3.2 Identification of a User’s Work

Categories through Text Analysis

In the first approach we have used Leximancer to

analyze the patterns of words and concepts in a

user’s email archives, a) where the archives have

been pre-categorized and b) where no categorization

has taken place and messages from all topics are

intermixed.

a) Pre-categorized Email Archives

Archives were saved from one academic’s Outlook

local folders into a set of text files. We ran

Leximancer separately for each sub-category of his

Teaching and Research categories. We then merged

the results onto a single spreadsheet for each major

category. Table 1 below shows part of the

spreadsheet for the Teaching category. The columns

represent the sub-categories.

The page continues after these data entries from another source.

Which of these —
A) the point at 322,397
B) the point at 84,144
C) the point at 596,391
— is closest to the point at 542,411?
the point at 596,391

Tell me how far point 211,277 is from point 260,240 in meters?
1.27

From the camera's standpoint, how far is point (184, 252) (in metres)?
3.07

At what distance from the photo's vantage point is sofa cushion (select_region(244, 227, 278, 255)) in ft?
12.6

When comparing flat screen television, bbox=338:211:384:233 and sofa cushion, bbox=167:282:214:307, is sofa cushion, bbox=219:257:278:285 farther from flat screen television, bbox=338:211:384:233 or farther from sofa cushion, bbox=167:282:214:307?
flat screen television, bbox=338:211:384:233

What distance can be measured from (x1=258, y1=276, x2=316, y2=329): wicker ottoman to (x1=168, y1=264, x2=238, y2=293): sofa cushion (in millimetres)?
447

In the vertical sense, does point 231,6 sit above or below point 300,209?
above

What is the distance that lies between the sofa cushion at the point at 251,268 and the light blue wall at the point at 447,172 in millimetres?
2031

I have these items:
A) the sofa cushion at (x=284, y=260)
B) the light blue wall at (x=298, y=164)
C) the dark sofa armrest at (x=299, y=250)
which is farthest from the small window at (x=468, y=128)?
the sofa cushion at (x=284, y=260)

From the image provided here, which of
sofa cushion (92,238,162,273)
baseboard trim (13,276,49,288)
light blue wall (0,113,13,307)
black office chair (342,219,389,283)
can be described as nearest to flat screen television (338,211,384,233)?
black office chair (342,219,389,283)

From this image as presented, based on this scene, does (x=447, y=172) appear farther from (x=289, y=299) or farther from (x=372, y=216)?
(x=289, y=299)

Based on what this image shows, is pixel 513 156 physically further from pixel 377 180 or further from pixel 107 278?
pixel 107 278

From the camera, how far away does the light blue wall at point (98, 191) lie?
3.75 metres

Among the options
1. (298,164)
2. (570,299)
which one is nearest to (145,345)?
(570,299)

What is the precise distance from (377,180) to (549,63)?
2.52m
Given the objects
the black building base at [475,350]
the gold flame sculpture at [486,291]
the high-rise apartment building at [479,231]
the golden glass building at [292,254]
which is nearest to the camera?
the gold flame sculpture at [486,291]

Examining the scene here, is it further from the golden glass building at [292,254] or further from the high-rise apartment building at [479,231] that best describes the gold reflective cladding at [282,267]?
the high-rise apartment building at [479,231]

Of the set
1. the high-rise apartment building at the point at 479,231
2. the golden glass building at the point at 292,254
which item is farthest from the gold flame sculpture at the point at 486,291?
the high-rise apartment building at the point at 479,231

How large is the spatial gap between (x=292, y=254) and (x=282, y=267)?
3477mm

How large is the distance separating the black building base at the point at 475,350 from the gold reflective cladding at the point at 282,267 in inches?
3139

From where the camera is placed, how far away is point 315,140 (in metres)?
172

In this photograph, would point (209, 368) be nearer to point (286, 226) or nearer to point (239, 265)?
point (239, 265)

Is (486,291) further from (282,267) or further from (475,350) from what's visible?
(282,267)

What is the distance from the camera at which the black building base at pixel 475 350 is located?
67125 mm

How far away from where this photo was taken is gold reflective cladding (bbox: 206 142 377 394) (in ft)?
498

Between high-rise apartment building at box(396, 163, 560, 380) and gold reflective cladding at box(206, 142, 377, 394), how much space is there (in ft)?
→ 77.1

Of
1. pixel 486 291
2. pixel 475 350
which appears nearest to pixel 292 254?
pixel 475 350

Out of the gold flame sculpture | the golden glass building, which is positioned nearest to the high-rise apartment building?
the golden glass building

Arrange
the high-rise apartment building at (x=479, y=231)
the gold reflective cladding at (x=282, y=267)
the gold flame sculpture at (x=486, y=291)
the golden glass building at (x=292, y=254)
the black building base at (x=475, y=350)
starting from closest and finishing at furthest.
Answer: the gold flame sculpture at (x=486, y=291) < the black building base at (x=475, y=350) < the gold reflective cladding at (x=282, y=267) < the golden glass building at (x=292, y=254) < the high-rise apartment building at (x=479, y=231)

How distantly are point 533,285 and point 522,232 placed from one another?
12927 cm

Only the top 20 words

for each sub-category were included.

Although Leximancer offers a default stop word

list, we decided to manually add to that list noise

words that we judged not to be good indicators of

the Teaching category; these are highlighted in

yellow. We re-ran the analysis and there was some

improvement, but a new set of noise words

appeared, which were again added to the stop word

list. We suspect that this process might have several

iterations, and were concerned that we might finish

up with different noise words for each major

category, but when we repeated the Leximancer

analysis for the Research category, only one word

was different.

b) Uncategorized (Mixed Topic) Email Archives

Leximancer offers a facility to propose Themes

(clusters) of concepts from an analysis of single text

document, so we have tried this on a mixed-topic

email inbox. The central part of the resultant map is

shown in Figure 2 below.

The circles represent suggested clusters, with the

concepts (in white) placed according to the closeness

of their co-occurrence. Associated tables are

available that show the actual co-occurrence

statistics of each concept and of the actual words in

the text.

Table 1: Partial Summary Spreadsheet for the Teaching Category.

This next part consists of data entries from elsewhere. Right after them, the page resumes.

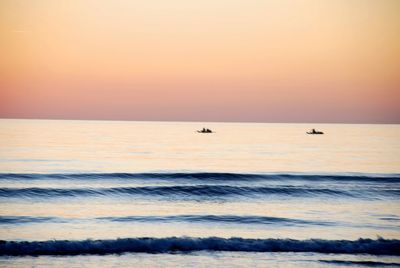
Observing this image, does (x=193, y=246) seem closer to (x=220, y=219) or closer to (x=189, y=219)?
(x=189, y=219)

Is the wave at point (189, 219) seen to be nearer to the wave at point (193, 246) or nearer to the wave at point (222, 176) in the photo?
the wave at point (193, 246)

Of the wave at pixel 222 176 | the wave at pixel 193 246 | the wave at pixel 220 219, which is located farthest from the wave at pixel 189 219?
the wave at pixel 222 176

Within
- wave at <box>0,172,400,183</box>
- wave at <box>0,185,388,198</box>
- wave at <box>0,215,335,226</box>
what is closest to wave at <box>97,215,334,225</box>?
wave at <box>0,215,335,226</box>

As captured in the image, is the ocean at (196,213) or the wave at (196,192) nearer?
the ocean at (196,213)

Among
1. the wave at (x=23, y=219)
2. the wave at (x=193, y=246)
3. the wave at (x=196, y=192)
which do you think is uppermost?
the wave at (x=196, y=192)

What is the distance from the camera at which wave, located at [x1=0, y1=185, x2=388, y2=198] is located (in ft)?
84.1

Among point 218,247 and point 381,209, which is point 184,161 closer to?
point 381,209

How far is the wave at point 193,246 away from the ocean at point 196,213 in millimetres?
29

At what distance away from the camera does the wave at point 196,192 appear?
25641 mm

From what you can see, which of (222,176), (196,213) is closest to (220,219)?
(196,213)

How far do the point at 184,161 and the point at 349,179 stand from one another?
1451 cm

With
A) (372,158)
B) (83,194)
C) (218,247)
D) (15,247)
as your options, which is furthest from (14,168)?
(372,158)

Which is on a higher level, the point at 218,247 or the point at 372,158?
the point at 372,158

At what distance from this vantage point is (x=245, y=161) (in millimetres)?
42375
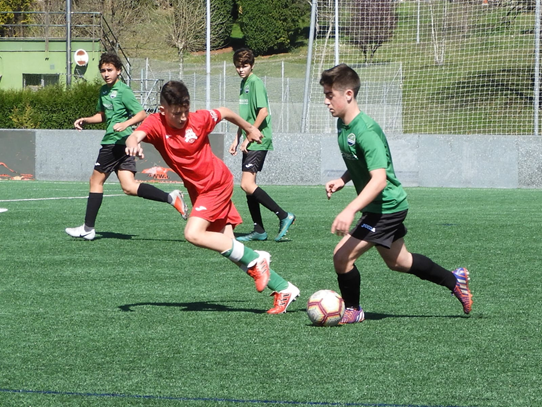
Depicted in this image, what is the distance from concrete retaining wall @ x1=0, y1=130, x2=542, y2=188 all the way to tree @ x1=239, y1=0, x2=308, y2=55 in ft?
159

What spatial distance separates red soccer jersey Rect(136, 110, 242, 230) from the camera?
5.70 m

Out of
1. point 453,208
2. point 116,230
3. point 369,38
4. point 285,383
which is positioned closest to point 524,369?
point 285,383

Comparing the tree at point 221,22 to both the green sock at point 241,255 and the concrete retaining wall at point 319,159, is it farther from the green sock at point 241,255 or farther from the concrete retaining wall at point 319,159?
the green sock at point 241,255

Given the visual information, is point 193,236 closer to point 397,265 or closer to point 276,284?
point 276,284

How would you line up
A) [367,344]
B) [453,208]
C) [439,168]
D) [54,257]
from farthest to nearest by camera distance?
[439,168]
[453,208]
[54,257]
[367,344]

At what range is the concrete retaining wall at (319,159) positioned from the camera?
17.3 meters

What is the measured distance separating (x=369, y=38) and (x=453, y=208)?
406 inches

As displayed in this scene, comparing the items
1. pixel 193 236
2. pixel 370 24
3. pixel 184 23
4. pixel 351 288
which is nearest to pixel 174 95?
pixel 193 236

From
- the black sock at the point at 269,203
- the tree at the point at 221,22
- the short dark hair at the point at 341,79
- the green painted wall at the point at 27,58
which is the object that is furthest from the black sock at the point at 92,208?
the tree at the point at 221,22

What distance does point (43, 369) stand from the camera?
4.02 meters

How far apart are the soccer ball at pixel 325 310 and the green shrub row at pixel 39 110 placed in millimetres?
17467

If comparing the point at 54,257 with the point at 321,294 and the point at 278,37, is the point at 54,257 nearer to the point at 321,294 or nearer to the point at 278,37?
the point at 321,294

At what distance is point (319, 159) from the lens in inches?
710

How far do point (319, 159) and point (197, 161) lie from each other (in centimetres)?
1234
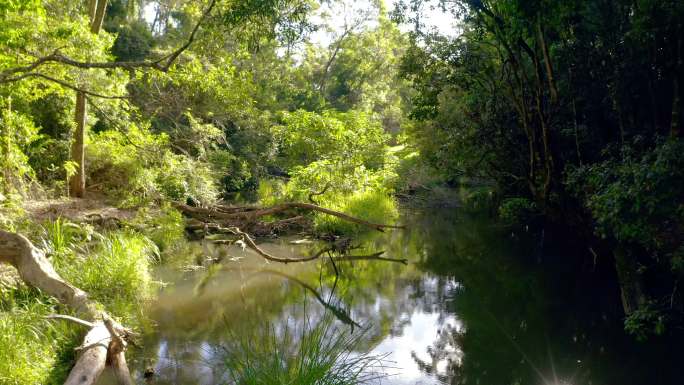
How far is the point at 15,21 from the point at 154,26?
26382 millimetres

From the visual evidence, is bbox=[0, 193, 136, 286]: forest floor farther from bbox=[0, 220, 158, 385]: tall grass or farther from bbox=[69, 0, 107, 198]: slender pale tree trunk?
bbox=[0, 220, 158, 385]: tall grass

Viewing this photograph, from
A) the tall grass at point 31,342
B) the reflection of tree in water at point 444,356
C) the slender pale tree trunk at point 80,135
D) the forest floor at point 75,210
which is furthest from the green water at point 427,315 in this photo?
the slender pale tree trunk at point 80,135

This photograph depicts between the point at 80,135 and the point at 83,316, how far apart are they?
27.6ft

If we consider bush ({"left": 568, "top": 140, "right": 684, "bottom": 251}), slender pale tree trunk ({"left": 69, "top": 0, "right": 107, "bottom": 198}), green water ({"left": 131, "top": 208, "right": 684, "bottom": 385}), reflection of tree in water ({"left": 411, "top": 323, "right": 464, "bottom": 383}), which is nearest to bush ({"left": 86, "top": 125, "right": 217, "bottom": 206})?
slender pale tree trunk ({"left": 69, "top": 0, "right": 107, "bottom": 198})

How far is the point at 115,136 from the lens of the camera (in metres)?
13.9

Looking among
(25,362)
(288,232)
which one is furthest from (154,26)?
(25,362)

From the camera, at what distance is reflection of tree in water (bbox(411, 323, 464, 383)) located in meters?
6.61

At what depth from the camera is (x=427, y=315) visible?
29.3 feet

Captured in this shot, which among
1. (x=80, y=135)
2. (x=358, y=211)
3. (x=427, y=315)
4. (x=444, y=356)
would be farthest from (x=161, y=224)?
(x=444, y=356)

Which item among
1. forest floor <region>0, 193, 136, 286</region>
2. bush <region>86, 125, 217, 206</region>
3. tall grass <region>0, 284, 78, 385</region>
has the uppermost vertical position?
bush <region>86, 125, 217, 206</region>

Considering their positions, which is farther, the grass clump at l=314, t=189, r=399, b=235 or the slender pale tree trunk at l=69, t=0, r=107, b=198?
the grass clump at l=314, t=189, r=399, b=235

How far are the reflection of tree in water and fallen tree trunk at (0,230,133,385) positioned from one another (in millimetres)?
3552

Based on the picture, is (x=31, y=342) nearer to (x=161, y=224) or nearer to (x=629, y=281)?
(x=161, y=224)

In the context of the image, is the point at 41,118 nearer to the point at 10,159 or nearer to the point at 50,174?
the point at 50,174
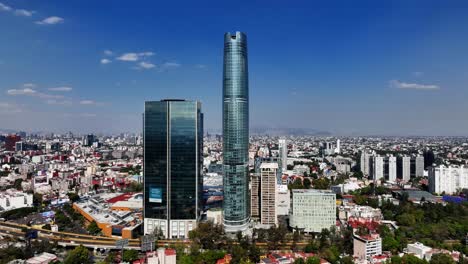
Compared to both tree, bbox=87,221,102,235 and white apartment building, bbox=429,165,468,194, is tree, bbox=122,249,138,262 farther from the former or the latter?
white apartment building, bbox=429,165,468,194

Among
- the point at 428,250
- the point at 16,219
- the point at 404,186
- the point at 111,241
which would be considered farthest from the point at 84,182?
the point at 404,186

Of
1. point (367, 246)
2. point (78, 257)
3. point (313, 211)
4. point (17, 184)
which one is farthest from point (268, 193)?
point (17, 184)

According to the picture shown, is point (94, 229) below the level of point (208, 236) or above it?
below

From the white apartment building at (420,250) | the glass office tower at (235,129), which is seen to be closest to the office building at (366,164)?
the white apartment building at (420,250)

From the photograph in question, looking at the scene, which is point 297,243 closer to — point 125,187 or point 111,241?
point 111,241

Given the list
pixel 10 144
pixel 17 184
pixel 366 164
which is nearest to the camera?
pixel 17 184

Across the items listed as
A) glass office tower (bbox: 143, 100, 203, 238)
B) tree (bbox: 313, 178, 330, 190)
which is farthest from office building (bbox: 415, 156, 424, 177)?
glass office tower (bbox: 143, 100, 203, 238)

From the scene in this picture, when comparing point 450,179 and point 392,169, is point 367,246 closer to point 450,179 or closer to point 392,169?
point 450,179
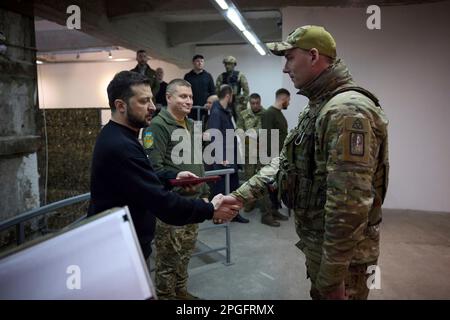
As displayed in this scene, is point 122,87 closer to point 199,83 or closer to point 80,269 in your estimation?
point 80,269

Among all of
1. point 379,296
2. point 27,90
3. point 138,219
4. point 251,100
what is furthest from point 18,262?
point 251,100

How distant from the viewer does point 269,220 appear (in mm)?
5188

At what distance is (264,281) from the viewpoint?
342 centimetres

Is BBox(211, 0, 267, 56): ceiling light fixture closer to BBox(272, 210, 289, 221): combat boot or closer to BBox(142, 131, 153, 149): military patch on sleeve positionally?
BBox(142, 131, 153, 149): military patch on sleeve

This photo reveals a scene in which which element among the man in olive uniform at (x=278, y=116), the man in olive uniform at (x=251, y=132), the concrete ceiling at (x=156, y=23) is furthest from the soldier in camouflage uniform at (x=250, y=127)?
the concrete ceiling at (x=156, y=23)

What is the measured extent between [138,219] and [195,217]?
30 cm

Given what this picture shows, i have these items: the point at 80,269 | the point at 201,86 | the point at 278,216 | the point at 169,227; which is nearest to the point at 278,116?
the point at 278,216

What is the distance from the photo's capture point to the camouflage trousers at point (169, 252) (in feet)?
9.04

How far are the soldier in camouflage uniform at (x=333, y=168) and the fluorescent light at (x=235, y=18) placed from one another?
3225mm

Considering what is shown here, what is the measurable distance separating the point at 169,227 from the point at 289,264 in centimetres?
167

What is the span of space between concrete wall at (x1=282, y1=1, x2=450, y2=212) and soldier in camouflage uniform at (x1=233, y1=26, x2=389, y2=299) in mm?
4060

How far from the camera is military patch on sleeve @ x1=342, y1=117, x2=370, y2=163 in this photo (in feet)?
4.67

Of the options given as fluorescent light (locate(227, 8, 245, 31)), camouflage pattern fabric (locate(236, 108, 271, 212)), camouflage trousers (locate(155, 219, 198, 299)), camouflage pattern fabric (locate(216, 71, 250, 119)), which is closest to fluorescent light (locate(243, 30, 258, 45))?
fluorescent light (locate(227, 8, 245, 31))

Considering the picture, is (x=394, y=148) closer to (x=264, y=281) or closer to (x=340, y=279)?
(x=264, y=281)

EASING THE ONTOLOGY DEVELOPMENT AND MAINTENANCE BURDEN FOR SMALL GROUPS AND

INDIVIDUALS

297

Figure 2: Concept Map Produced by Leximancer for a Sample of Uncategorized Emails.

While some clusters make sense for an IT

academic, e.g. students, project, research and

business, several others look less useful, e.g.

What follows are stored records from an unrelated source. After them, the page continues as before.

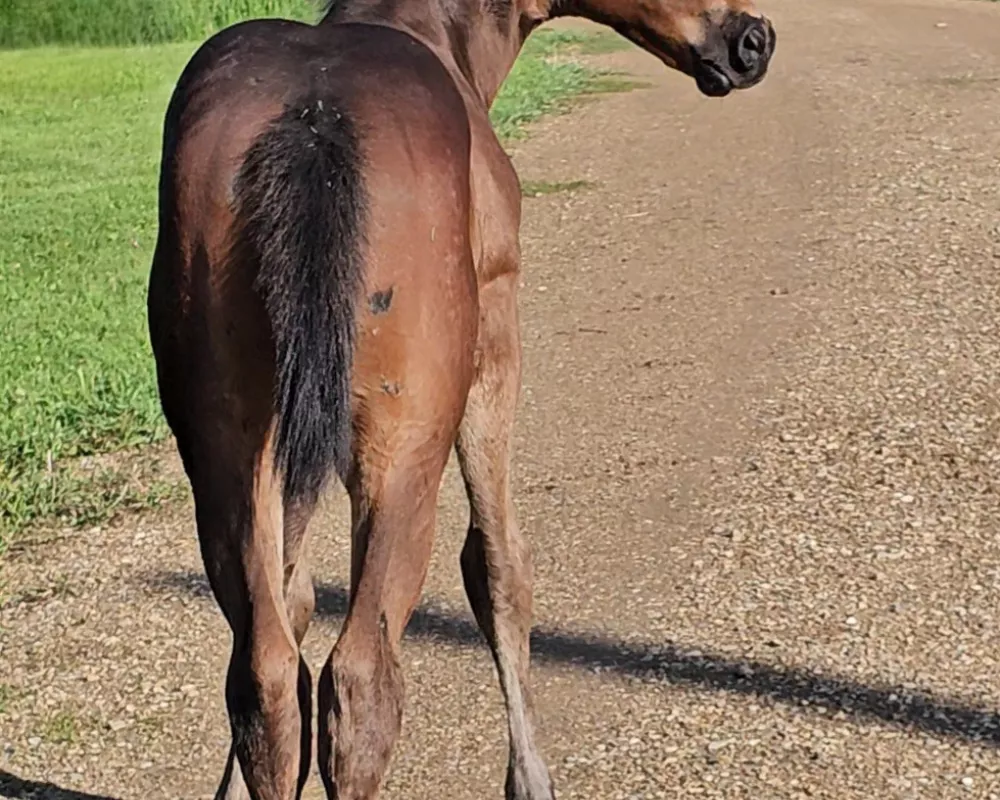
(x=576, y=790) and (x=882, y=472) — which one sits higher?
(x=576, y=790)

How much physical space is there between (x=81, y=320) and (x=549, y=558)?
4.07 meters

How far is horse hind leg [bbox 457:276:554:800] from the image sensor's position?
13.9 ft

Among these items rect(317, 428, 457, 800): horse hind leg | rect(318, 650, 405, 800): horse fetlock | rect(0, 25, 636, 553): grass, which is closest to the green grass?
rect(0, 25, 636, 553): grass

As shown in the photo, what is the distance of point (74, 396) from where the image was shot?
786 cm

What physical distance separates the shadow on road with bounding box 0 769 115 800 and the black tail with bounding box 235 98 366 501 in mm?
1752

website, review, paper and exam. One would

naturally want to merge some of these, e.g. exam

with students, and review with research. Similarly,

one would almost certainly want to merge the

concepts project and projects which have been

mapped separately. This can be done using tools

within Leximancer, but the user would need to

understand these tools and to have the time to

intervene - something one wants to minimize.

The same problem would arise in asking the user

to decide which noise words should be excluded, for

example in Figure 2 the words people, e-mail and

website.

In our experiments, we first excluded the same set

of noise words as for Teaching and Research, but we

found we had to exclude more, to cater for the

additional major work categories such as

Administration. A separate noise word list for each

user seems undesirable, but there may have to be

different noise word lists for each different role or

profession. Our thoughts on a solution to this have

so far been limited to classing as stop words all

those with low Specificity (see 4.1 below).

3.3 Identification of a User’s Work

Categories through a Crawler

The second approach uses a crawler program to

mine the user’s current folder structures in various

places such as MyDocuments, Networked Drives

and Places, Outlook Local Folders, Web Browser

Bookmarks etc. A user's stored knowledge may be

highly distributed, including USB drives, shared

folders (e.g. MS Sharepoint folders containing

minutes of meetings with Actions on individuals -

these are often not read by the individuals!).

However the more varieties of structures that are

discovered, the more one has to reconcile possibly

clashing work structures. We have not yet carried

out trials with this approach.

3.4 Detection of Tasks

It has become clear in analyzing our results that

emails, for example, vary widely in the extent to

which they indicate a task or to-do for the user. We

have termed this factor taskiness. The approach we

have taken so far is to regard taskiness as an

additional ontology concept, and to associate with it

a set of text strings which (singly or in combination)

suggest taskiness. Examples (which we selected

manually from two users' archives) include please,

deadline, required by, at the latest, asap, earliest

ICEIS 2008 - International Conference on Enterprise Information Systems

298

convenience, give me, send me, provide me, submit,

vote, Action.

However it has proved difficult, with this

approach, to separate important to-dos from hopeful

requests and invitations (e.g. to buy something or

take a questionnaire). Our analysis suggests that

strings such as names in the Sender and Subject

fields may be more significant.

Part of our taskiness detection method depends

on the appearance of dates and times in certain text

patterns. To this effect we have developed a program

incorporating regular expression logic. One issue

related to this, which we have yet to resolve, is

whether we should include relative date/time

expressions, e.g. next Tuesday, next January.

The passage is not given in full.